Taco und die Zinsen
Von Lucas Zeise
Taco« ist die gängige Parole am US-Aktienmarkt. Das mexikanisch klingende Kürzel steht für »Trump always chickens out« (deutsch etwa: Trump kneift immer). Es ist positiv gemeint und heißt, dass US-Präsident Donald Trump seine Drohungen und Dummheiten schnell wieder zurücknimmt, wenn der Finanzmarkt Unmut signalisiert und Aktien und US-Dollar fallen, sowie die Anleiherenditen steigen. Das mittlerweile klassische Beispiel war Trumps »Liberation Day« am 2. April, als er mit großer Geste praktisch jedem Territorium auf dem Globus saftige »Straf«-Zölle auferlegte – und sie eine Woche später angesichts der Reaktion des Finanzmarkts großenteils wieder zurücknahm. In jene Aprilwoche fällt das diesjährige Tief der US-Aktienindizes. Sie haben sich mittlerweile wieder deutlich erholt. Die Indizes am Nasdaq, wo die Börsenriesen Alphabet, Amazon, Apple, Meta, Microsoft und Nvidia gehandelt werden, haben sich nicht nur vom Rückschlag erholt, sondern neue Rekordhöhen erklommen.
Sogar der US-Dollar war jüngst wieder etwas gestiegen.
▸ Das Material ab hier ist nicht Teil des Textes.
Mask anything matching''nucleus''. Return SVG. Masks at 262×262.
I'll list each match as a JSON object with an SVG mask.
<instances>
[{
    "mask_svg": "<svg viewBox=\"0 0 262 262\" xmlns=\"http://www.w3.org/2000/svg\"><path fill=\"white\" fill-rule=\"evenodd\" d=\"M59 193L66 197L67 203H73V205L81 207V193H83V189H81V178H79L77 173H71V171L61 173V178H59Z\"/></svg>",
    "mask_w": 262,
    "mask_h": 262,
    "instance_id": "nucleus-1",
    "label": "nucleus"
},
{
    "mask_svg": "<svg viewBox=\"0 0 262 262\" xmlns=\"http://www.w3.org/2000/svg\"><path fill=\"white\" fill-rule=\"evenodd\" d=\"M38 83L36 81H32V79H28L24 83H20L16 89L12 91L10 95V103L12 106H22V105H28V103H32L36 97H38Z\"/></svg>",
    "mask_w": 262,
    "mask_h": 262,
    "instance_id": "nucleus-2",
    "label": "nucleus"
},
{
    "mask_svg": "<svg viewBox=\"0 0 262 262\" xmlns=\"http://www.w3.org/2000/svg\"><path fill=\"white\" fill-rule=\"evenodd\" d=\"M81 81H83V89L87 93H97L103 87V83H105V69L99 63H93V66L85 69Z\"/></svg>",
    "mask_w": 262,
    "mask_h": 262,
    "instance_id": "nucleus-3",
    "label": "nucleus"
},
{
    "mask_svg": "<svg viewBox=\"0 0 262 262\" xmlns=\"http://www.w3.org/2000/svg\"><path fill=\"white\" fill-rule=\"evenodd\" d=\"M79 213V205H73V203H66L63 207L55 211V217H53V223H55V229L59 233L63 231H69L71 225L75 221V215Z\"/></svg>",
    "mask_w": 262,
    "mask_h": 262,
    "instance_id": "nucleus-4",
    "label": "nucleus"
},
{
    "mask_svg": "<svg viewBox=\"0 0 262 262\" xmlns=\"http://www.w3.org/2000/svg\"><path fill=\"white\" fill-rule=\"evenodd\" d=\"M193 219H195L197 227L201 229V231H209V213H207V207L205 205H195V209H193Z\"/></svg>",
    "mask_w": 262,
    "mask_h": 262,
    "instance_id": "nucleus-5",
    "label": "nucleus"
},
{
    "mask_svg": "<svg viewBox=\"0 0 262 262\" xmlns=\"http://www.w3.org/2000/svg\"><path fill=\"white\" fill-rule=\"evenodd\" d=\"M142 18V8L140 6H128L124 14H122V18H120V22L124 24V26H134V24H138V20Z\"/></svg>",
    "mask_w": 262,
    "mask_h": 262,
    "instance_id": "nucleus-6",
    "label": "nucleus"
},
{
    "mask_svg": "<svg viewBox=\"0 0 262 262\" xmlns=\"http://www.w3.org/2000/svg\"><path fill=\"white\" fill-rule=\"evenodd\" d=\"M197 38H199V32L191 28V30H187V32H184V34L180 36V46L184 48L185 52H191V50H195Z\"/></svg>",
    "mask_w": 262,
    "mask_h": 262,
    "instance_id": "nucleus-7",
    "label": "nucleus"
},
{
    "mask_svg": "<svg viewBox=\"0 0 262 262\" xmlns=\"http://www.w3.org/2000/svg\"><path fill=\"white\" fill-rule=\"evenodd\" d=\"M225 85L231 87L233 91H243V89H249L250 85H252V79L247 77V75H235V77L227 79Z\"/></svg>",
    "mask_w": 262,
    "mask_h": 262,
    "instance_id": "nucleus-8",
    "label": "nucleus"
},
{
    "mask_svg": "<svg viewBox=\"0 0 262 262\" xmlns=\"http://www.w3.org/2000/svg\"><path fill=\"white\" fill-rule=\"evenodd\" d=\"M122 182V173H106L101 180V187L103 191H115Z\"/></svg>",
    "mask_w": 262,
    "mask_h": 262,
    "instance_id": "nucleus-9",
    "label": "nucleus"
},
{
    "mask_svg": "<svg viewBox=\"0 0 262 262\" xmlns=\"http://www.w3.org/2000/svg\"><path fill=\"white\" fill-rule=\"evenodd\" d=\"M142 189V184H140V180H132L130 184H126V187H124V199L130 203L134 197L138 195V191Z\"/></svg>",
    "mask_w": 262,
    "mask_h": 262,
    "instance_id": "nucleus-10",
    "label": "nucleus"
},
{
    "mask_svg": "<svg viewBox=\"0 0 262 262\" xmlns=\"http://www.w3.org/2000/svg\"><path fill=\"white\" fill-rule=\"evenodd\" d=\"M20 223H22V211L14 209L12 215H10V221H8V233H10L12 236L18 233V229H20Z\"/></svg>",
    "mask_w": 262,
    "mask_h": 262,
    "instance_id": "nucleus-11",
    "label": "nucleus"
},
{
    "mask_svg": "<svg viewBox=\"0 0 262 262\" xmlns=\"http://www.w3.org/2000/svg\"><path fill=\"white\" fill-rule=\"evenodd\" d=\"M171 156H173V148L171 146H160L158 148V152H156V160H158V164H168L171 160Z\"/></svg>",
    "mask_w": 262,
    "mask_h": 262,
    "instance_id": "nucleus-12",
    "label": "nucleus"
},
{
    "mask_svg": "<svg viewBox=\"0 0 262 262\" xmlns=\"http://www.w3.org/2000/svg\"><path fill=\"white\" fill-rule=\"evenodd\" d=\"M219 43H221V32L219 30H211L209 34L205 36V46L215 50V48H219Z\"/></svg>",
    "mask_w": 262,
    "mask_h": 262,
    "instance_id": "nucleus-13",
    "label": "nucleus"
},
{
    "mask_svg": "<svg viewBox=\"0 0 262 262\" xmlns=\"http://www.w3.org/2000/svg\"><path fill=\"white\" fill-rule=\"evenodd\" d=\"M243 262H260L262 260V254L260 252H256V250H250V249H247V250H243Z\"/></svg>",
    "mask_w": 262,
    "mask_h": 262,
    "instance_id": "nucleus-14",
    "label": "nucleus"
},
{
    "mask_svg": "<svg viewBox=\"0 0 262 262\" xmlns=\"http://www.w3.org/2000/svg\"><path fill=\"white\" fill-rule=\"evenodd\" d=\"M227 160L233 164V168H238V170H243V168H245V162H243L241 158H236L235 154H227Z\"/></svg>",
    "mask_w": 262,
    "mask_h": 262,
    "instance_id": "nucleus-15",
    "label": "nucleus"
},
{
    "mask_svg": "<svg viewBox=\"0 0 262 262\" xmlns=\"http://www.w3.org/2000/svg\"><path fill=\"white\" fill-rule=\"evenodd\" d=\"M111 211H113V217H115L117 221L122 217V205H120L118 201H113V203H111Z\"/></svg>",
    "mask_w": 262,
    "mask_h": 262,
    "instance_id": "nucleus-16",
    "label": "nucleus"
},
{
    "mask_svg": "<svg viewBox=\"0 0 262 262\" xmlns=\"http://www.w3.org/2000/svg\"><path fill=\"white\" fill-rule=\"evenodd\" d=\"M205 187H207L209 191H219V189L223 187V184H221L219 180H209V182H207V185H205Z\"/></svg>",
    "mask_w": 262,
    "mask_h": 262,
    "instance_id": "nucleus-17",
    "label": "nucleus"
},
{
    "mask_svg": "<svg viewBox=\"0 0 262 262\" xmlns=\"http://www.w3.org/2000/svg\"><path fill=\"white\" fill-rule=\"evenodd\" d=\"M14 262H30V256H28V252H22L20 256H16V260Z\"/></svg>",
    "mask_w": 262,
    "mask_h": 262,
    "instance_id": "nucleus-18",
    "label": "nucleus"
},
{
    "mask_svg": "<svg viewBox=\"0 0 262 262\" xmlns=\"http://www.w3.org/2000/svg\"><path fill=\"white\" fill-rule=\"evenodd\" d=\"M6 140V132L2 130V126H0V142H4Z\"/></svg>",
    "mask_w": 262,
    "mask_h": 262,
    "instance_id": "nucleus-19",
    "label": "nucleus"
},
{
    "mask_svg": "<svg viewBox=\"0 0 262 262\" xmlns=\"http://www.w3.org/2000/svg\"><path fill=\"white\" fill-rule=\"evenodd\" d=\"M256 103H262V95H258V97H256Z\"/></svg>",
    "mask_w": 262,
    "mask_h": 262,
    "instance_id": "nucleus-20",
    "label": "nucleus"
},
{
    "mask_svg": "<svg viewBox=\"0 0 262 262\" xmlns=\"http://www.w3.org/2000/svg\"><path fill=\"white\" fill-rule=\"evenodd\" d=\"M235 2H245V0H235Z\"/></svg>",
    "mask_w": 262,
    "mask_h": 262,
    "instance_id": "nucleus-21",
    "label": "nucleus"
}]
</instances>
Da irritierte ein glaubhafter Bericht des Fernsehsenders CBS, Trump werde den Notenbankpräsidenten Jerome Powell demnächst entlassen. Da der US-Dollar und die Kurse der Staatsanleihen sofort nachgaben, kam das Dementi des Weißen Hauses schnell, und alles war fast wieder so wie zuvor. Ernster zu nehmen ist, dass die jährliche Preissteigerungsrate im Juni mit 2,7 Prozent höher als erwartet und als im Vormonat (2,4 Prozent) ausfiel. Wahrscheinlich sind das die ersten Auswirkungen der von Trump im April als Ersatz angeordneten generellen Importzölle von zehn Prozent. Die Notenbanker der Fed hatten bei ihrer Sitzung im Juni bewusst abwarten wollen, wie die US-Zölle sich auf die Preise auswirken würden. Wahrscheinlich ist, dass eine einmalige Importzollerhöhung auch nur einen einmaligen Schub bei den Verbraucherpreisen auslöst. Die Notenbank hatte 2024 in vier kleinen Schritten bei insgesamt sinkender Inflationsrate den Leitzins um einen Punkt gesenkt und ihn seit Dezember vorigen Jahres (also ungefähr seit Trumps Amtsantritt) bei relativ hohen 4,25 bis 4,5 Prozent gelassen. Dass dieses Zinsniveau für die aktuelle konjunkturelle Lage eigentlich zu hoch ist, kann man zum Beispiel der im ersten Quartal auf minus 0,3 Prozent geschrumpften Wachstumsrate des Bruttoinlandsprodukts entnehmen. Ausnahmsweise hat der sonderbare US-Präsident tendenziell recht mit seiner Forderung, der Leitzins müsse eigentlich drei Prozentpunkte niedriger sein. Auch die Mehrheit der Notenbanker im Entscheidungsgremium geht daher auch von mindestens zwei Zinssenkungen noch in diesem Jahr aus.
Die nächste reguläre Zinssitzung der Notenbank findet Ende dieses Monats statt. Ohne Trumps Zölle und vor allem ohne die Drohung zusätzlicher Zölle hätte eine Senkung der Notenbankzinsen längst stattgefunden. Die Drohung, Powell zu entlassen, macht es den Notenbankern noch schwerer, die längst fällige nächste Zinssenkung tatsächlich vorzunehmen.